Your assignment ▸
Find every line in the data that contains the word "this". Return each of those lines.
────────────────────
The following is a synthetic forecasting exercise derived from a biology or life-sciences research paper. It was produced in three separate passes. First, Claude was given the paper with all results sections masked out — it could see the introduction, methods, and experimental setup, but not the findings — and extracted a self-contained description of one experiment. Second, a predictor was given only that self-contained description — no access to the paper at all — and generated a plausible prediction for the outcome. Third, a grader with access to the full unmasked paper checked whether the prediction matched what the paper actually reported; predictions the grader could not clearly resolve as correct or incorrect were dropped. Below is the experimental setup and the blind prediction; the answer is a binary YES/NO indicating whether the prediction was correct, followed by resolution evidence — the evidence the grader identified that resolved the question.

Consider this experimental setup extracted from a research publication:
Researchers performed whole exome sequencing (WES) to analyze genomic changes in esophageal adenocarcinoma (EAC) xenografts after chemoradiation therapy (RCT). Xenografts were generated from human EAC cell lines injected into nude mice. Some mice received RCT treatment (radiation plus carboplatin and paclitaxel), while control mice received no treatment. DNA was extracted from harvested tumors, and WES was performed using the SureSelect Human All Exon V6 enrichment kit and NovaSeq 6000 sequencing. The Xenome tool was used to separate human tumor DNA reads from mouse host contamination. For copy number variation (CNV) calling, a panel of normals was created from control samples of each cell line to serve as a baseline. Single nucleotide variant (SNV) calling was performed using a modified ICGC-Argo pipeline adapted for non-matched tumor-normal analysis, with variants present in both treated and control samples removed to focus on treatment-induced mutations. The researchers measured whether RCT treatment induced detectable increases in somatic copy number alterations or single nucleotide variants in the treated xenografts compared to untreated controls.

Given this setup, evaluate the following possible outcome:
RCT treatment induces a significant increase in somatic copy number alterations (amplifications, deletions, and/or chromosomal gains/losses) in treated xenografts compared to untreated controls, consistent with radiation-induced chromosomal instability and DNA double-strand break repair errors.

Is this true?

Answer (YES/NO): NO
────────────────────
Final answer ▸
Consider this experimental setup extracted from a research publication:
Given this setup, evaluate the following possible outcome:
Is this true?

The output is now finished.